** Selected excerpt follows **

Every elected federal official — the president, vice president, members of the House of Representatives, U.S. Senators — take an oath of office prior to serving. In addition, appointees to the U.S. Supreme Court also take an oath of office.

Article II, Section 1, of the Constitution specifies the presidential oath. Article VI of the Constitution mandates the taking of an oath by others, but the wording to be determined by Congress. The oaths, enumerated below, are short, succinct and crystal clear.

• Presidential Oath of Office: “I do solemnly swear (or affirm) that I will faithfully execute the office of President of the United States, and will to the best of my ability, preserve, protect and defend the constitution of the United States.”

• Vice Presidential, Congressional & U.S. Supreme Court Justice Constitutional Oath of Office: “I do solemnly swear (or affirm) that I will support and defend the Constitution of the United States against all enemies, foreign and domestic; that I will bear true faith and allegiance to the same; that I take the obligation freely, without any mental reservation or purpose of evasion; and that I will well and faithfully discharge the duties of the office on which I am about to enter: so help me God.”

• U. S. Supreme Court Justice Judicial Oath of Office: “I (name) do solemnly swear or affirm that I will administer justice without respect to persons, and do equal rights to the poor and to the rich, and that I will faithfully and impartially discharge and perform all the duties incumbent on me as _______________, under the constitution and laws of the United States. So help me God.”

(Merriam-Webster) “Oath: A solemn attestation of the truth of one's words or the sincerity of one's intentions; specifically: one accompanied by calling upon a deity as a witness.”

(Free Dictionary) “Oath: A solemn appeal to a deity or to some revered person or thing to witness one's determination to speak the truth or keep a promise.”

These oaths are as intended by our founding fathers, knowing full well the immense responsibility of the office they were about to undertake and how much control over other people's lives they held.

** End of Selected excerpt **

Problem to solve
Carry on the piece about federal oaths of office from its last sentence.

** Data provided follows **

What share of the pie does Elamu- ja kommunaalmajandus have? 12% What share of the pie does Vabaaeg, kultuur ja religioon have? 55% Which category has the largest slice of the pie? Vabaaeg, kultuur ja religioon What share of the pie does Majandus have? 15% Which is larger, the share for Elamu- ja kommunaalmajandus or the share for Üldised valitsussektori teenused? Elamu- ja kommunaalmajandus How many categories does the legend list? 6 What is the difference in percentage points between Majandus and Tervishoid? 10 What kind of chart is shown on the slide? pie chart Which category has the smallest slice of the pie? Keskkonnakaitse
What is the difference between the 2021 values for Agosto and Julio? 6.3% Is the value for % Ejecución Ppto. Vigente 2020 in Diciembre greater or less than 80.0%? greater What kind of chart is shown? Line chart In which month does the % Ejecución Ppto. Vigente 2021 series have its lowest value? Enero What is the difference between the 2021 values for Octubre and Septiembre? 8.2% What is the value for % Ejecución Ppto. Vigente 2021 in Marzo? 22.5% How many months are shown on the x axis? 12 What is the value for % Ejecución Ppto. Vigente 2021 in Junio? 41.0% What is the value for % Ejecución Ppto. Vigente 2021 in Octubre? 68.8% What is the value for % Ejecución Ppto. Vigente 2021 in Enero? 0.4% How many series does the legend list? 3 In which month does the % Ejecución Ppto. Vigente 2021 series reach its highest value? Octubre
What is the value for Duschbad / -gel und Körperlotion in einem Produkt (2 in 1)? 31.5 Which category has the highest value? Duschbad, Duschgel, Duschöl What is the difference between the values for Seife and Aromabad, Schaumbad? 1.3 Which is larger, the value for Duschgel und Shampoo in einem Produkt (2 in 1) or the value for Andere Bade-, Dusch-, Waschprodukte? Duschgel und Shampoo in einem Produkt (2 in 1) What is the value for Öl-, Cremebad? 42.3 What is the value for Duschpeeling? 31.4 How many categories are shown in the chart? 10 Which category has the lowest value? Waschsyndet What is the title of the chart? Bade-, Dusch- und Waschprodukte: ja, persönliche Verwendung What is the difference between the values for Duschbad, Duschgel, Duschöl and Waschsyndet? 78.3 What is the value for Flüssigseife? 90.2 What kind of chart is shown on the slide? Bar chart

** End of Data provided **

Answer section
Another oath where lives may be held in the balance is the Hippocratic Oath.

The words “First, do no harm” (“primum non nocere”), while often quoted, are not part of the original Hippocratic Oath, but the concept was, and still is.

“I will use treatment to help the sick (read constituents) according to my ability and judgement, but never with a view to injury and wrongdoing.”

An excerpt from the modern version of the Hippocratic oath is apropos for federal elected officials: “I will respect the privacy of my patients, (read constituents) for their problems are not disclosed to me that the world may know. Most especially shall I tread with care in matters of life and death (read health care and taxes). If it is given to me to save a life, all thanks. But it may also be within my power to take a life (read abortion); this awesome responsibility must be faced with great humbleness and awareness of my own frailty. Above all, I must not play at God.”

The taking of an oath is a serious matter but in Washington, D.C.; it has become window dressing, the price tag on a “I'm For Sale” elected official.

The sad truth of the matter is the majority of federal office holders break these oaths within the first months of taking office. They do so knowingly and willingly, and do it with impunity because they are beholden to and become part of the “Deep State.” They go from being representatives of “We, the People” to representing only themselves, whose primary mission is to continually get reelected and hold power in Washington, doing the bidding of their benefactors, lobbyists, regardless of political party. The “Deep State” are masters of chicanery and manipulation. Every day they are in office, they lie to the voters, conning them into believing what they are doing is for the “betterment of the constituents.”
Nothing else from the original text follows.